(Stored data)
========================

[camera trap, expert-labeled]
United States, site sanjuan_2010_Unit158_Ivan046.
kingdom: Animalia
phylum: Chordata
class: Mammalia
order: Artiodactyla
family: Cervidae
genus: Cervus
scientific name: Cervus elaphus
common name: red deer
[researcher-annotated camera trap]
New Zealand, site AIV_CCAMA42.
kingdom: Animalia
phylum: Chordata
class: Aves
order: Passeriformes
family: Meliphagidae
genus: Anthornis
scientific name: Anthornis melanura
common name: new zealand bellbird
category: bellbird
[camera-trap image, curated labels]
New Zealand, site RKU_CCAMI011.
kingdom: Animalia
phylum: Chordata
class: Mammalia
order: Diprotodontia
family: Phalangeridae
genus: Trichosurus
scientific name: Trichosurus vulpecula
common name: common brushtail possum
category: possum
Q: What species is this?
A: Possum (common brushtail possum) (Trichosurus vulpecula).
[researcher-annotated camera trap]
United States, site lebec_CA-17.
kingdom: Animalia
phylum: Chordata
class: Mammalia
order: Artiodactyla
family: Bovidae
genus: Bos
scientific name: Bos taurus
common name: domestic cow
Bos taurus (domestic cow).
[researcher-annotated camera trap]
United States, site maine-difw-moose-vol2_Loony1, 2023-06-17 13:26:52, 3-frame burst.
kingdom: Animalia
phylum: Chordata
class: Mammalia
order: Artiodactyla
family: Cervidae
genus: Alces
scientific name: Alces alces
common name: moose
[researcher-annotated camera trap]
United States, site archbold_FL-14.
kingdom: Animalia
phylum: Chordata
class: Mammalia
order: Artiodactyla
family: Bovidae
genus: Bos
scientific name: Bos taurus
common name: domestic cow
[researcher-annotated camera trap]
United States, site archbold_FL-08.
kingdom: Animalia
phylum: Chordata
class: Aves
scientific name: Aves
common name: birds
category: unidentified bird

========================

Nothing but the lines from the one that contains "United States, site archbold_FL-14." through the last line of the entries should appear in your reply, each repeated exactly.

United States, site archbold_FL-14.
kingdom: Animalia
phylum: Chordata
class: Mammalia
order: Artiodactyla
family: Bovidae
genus: Bos
scientific name: Bos taurus
common name: domestic cow
[researcher-annotated camera trap]
United States, site archbold_FL-08.
kingdom: Animalia
phylum: Chordata
class: Aves
scientific name: Aves
common name: birds
category: unidentified bird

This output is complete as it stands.